Study On Synthesis And Gas Sensing Property Of One-Dimension Silver Vanadium Oxide Nanomaterials

In recent years,great attention has been focused on one dimentional nanostructured materials due to the excellent physical and chemical properties. Silver vanadium oxide was applied as anode material in primary batteries,electron spin device and the sensitive device because of good electrochemical,magnetic and electronic transport properties.In the present work,silver vanadium oxide nanomaterials were successfully assembled by ultrasonic treatment followed by rheological self-assembling methods using V₂O₅ sol.The products obtained were analyzed by XRD,SEM,TEM,EDS and SAED.The parameters of the reaction and the growing mechanism were discussed.The gas sensing property and mechanism of bulk AgVO₃ nanomaterials and single AgVO₃ nanorod were also studied.The main conclusions are as follows:1.The obtainedβ-AgVO₃ nanomaterials with the length from several to several tens micrometers form bundles of agglomerated smaller filaments with diameters ranging from 100 to 400 nm.This nanostructure is made up of nanorods with the diameters of 40～100nm coated by Ag nanospheres with diameters of several nanometers to 50nm.2.The increases of hydrothermal temperature and time are helpful to formation of one dimensional nanostrcutres,but the microscale lamella structure will be attained because of the weakening of anisotropic growth when the time exceeds certain values.Stirring and ultrasonic treatment can make Ag₂O particles enter the interlayer of V₂O₅ sol easily and uniformly,resulting in the occurrence of reaction in lower temperature.3.The bulk AgVO₃ nanorods obtained have gas sensing property to ethanol gas. The ethanol gas can react with the negatively charged oxygen adsorbates,and release a trapped electrons at the same time.These electrons can reduce the resistance of the gas sensor.4.The single AgVO₃ nanorod has gas sensing property to methane gas under 0.1V, 300℃in Ar atmosphere with low response concentration of 50 ppm.The methane can dissociates to a methyl group and hydrogen,two hydrogen can react with a lattice oxygen on the surface and produce water and an oxygen vacancy.These oxygen vacancies can reduce the resistance.And two methyl group,a hydrogen can react with a lattice oxygen on the surface,which can produce an oxygen vacancy too. It also enhance the conductivity of the nanorods.Moreover,the Ag on the surface of the nanorods could be helpful to the decomposition reaction of CH₄ at low temperature.

__LISTED ENTRIES__
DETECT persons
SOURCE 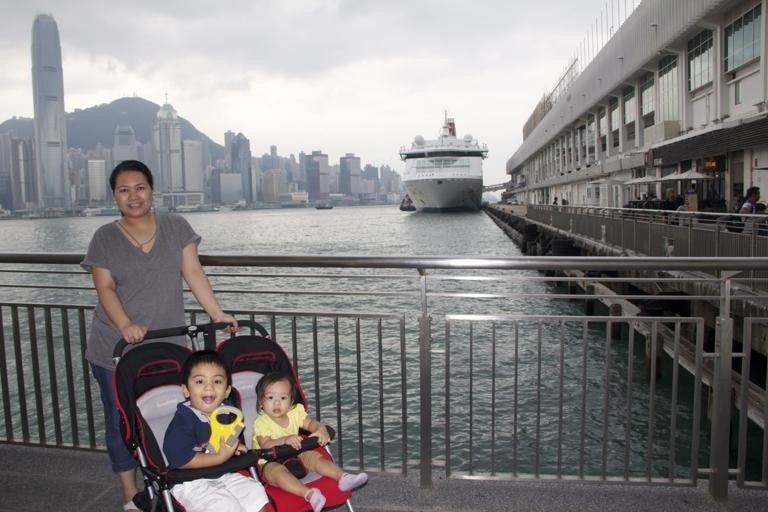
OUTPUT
[76,158,241,512]
[560,199,567,212]
[624,184,767,236]
[552,196,559,211]
[249,367,369,512]
[162,347,272,512]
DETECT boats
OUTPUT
[398,109,489,214]
[315,202,333,209]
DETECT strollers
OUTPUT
[112,319,355,512]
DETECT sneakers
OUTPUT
[339,472,368,491]
[304,487,326,512]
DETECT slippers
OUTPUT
[122,501,141,511]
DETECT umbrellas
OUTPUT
[633,175,661,197]
[655,170,684,195]
[622,174,646,200]
[668,169,713,193]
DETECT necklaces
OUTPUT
[116,220,156,254]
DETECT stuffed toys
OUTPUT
[200,403,246,457]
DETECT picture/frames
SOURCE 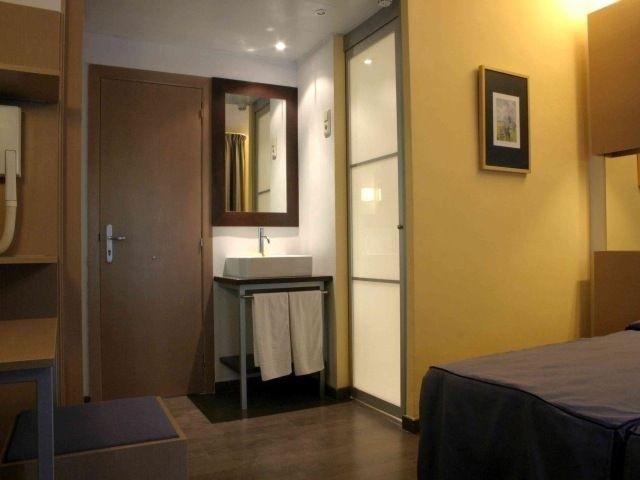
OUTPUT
[477,63,533,176]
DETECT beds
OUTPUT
[418,320,640,480]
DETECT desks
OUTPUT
[0,316,61,480]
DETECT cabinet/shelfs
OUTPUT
[212,275,333,411]
[583,0,640,338]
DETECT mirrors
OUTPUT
[210,76,300,229]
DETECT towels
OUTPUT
[251,289,326,382]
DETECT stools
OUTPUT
[0,395,191,480]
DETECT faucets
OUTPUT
[259,228,270,255]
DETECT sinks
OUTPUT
[226,255,312,279]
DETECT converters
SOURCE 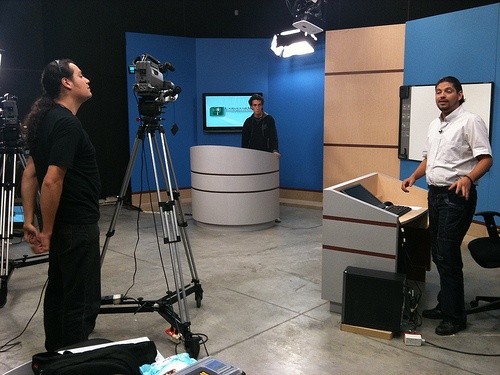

__EXERCISE INSTRUCTIONS__
List every analysis technique that the text on silver vanadium oxide nanomaterials says was used to analyze the products.

__RESPONSE TO THE EXERCISE__
XRD, SEM, TEM, EDS, SAED